» EXERCISE DETAILS
Take from the records below each line that holds "context".

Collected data
________________
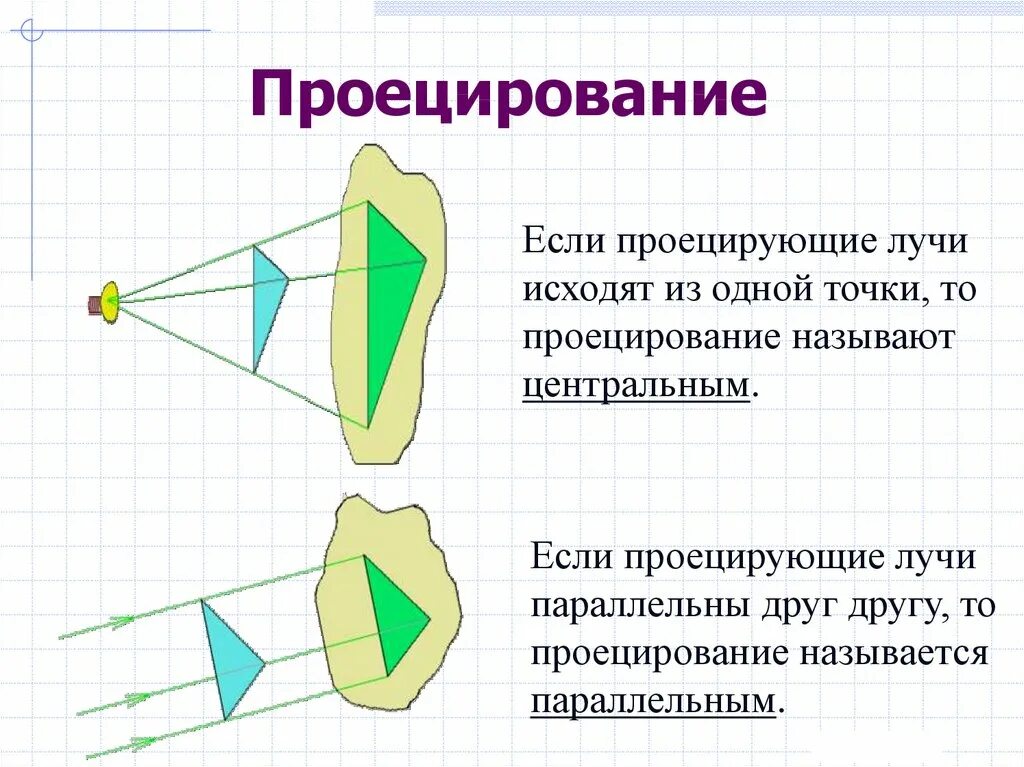 Проецирование

Если проецирующие лучи исходят из одной точки, то проецирование называют центральным.

Если проецирующие лучи параллельны друг другу, то проецирование называется параллельным.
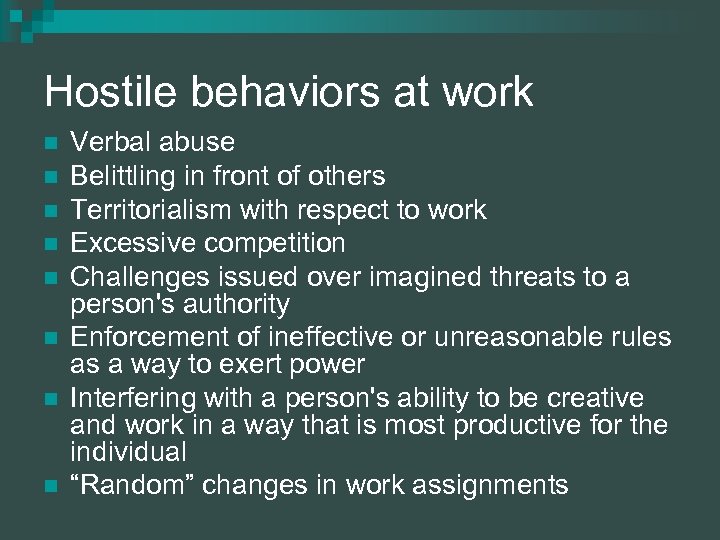 Hostile behaviors at work

- Verbal abuse
- Belittling in front of others
- Territorialism with respect to work
- Excessive competition
- Challenges issued over imagined threats to a person's authority
- Enforcement of ineffective or unreasonable rules as a way to exert power
- Interfering with a person's ability to be creative and work in a way that is most productive for the individual
- “Random” changes in work assignments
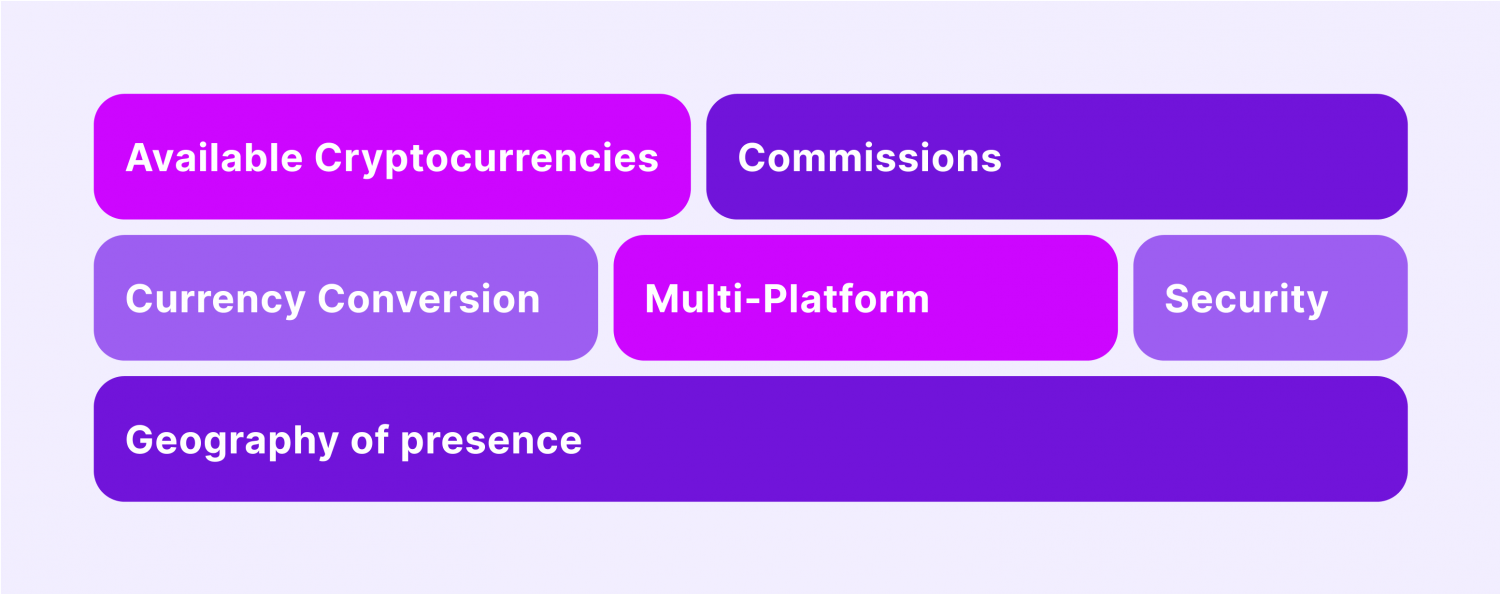 Available Cryptocurrencies

Commissions

Currency Conversion

Multi-Platform

Security

Geography of presence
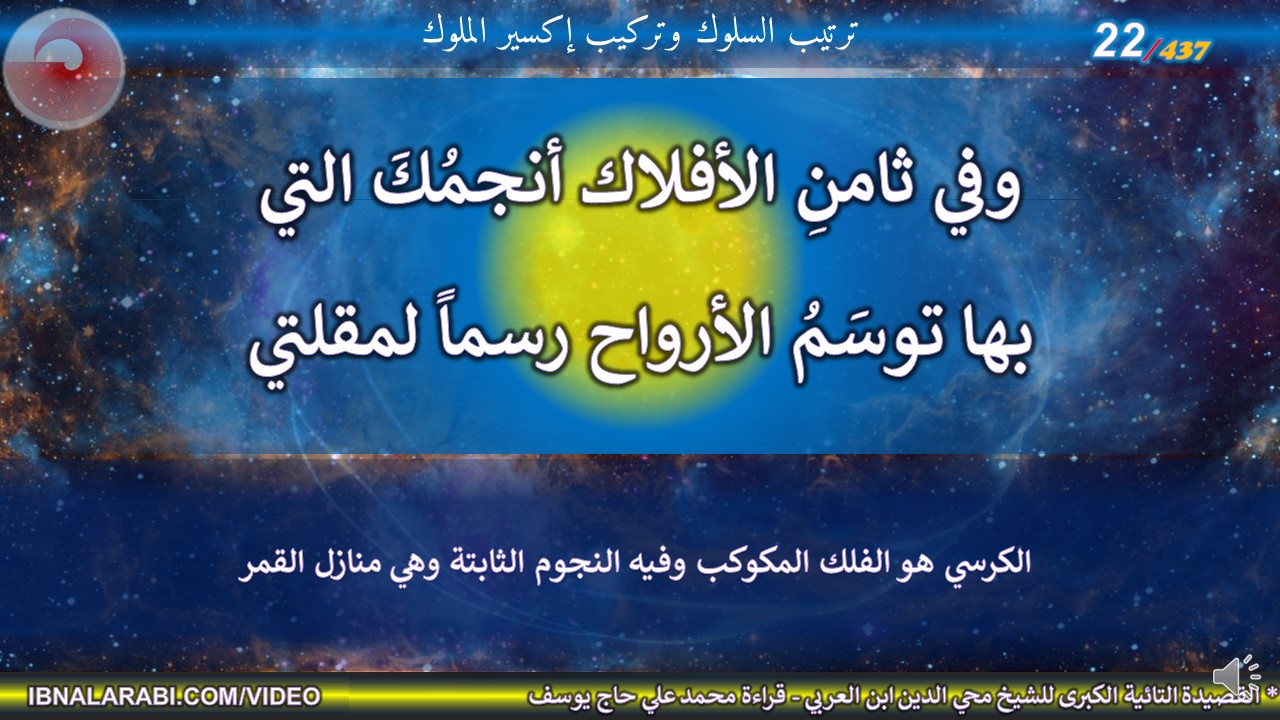 ترتيب السلوك وتركيب إكسير الملوك

22/437

وفي ثامنِ الأفلاك أنجمُكَ التي

بها توسَمُ الأرواح رسماً لمقلتي

الكرسي هو الفلك المكوكب وفيه النجوم الثابتة وهي منازل القمر

IBNALARABI.COM/VIDEO

* القصيدة التائية الكبرى للشيخ محي الدين ابن العربي - قراءة محمد علي حاج يوسف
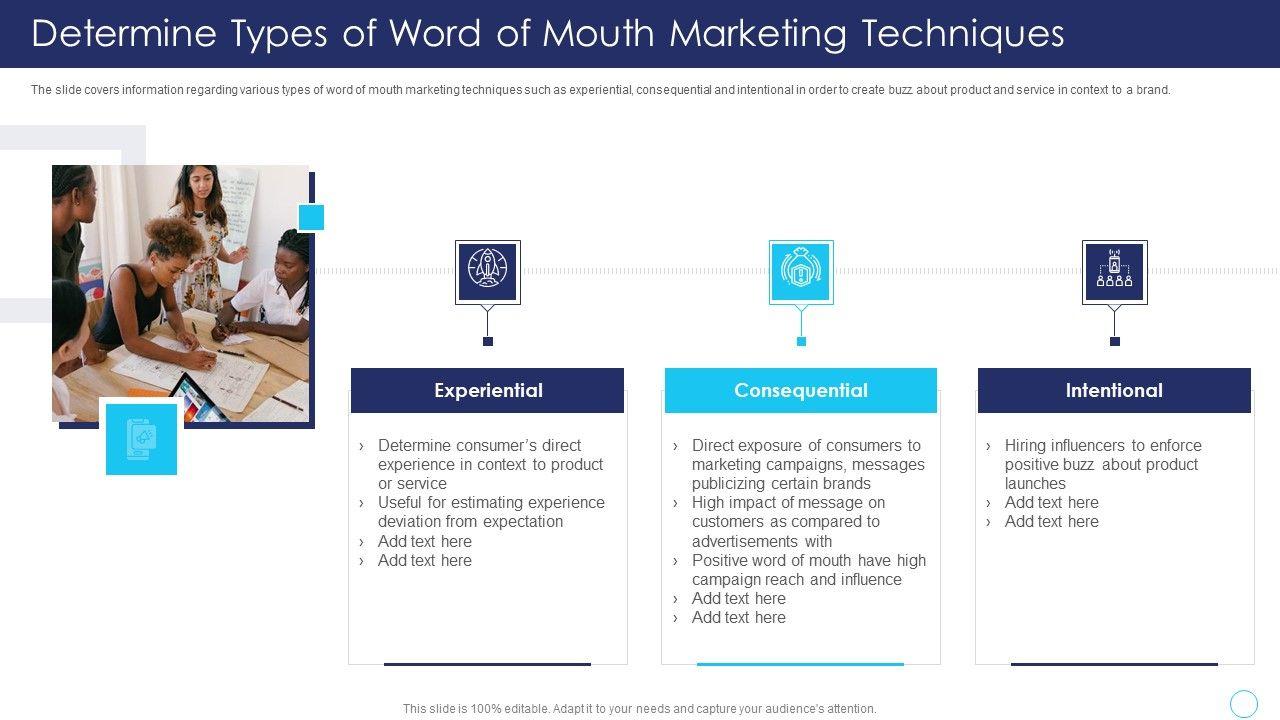 Determine Types of Word of Mouth Marketing Techniques

The slide covers information regarding various types of word of mouth marketing techniques such as experiential, consequential and intentional in order to create buzz about product and service in context to a brand.

Experiential

› Determine consumer's direct experience in context to product or service
› Useful for estimating experience deviation from expectation
› Add text here
› Add text here

Consequential

› Direct exposure of consumers to marketing campaigns, messages publicizing certain brands
› High impact of message on customers as compared to advertisements with
› Positive word of mouth have high campaign reach and influence
› Add text here
› Add text here

Intentional

› Hiring influencers to enforce positive buzz about product launches
› Add text here
› Add text here

This slide is 100% editable. Adapt it to your needs and capture your audience's attention.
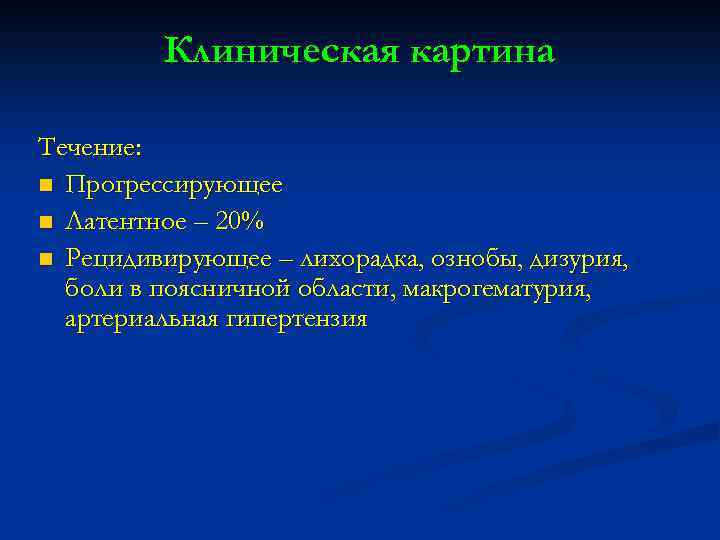 Клиническая картина

Течение:
- Прогрессирующее
- Латентное – 20%
- Рецидивирующее – лихорадка, ознобы, дизурия, боли в поясничной области, макрогематурия, артериальная гипертензия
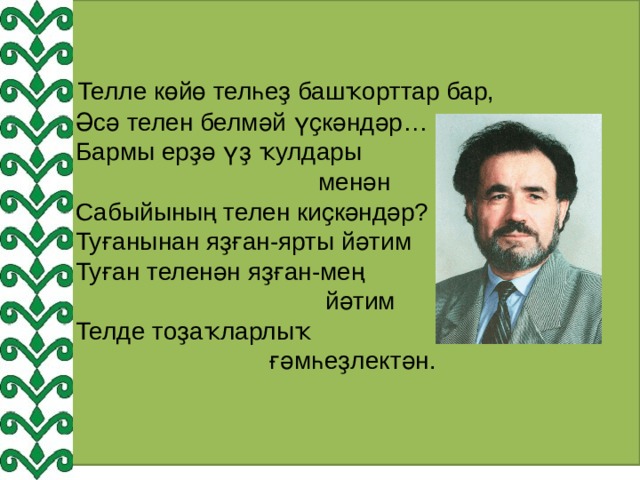 Телле көйө телһеҙ башҡорттар бар,
Әсә телен белмәй үҫкәндәр…
Бармы ерҙә үҙ ҡулдары
менән
Сабыйының телен киҫкәндәр?
Туғанынан яҙған-ярты йәтим
Туған теленән яҙған-мең
йәтим
Телде тоҙаҡларлыҡ
ғәмһеҙлектән.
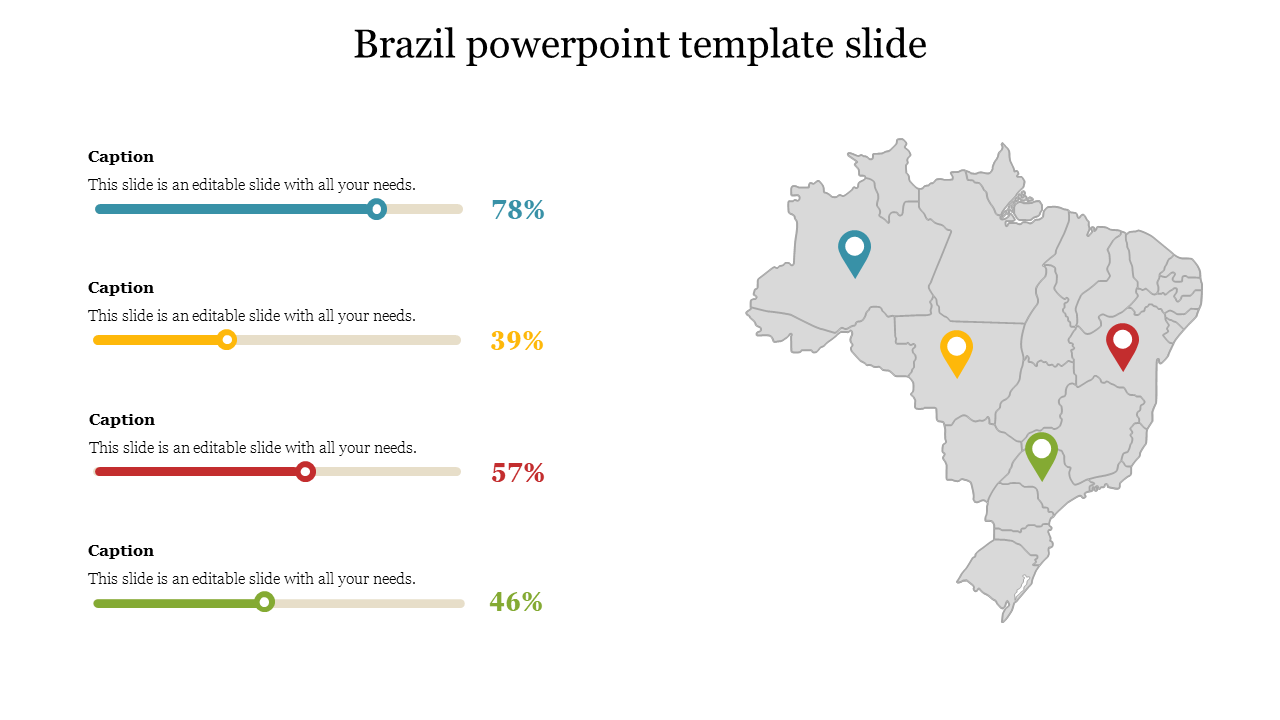 Brazil powerpoint template slide

Caption

This slide is an editable slide with all your needs.

78%

Caption

This slide is an editable slide with all your needs.

39%

Caption

This slide is an editable slide with all your needs.

57%

Caption

This slide is an editable slide with all your needs.

46%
________________
» PROBLEM SOLUTION
The slide covers information regarding various types of word of mouth marketing techniques such as experiential, consequential and intentional in order to create buzz about product and service in context to a brand.
› Determine consumer's direct experience in context to product or service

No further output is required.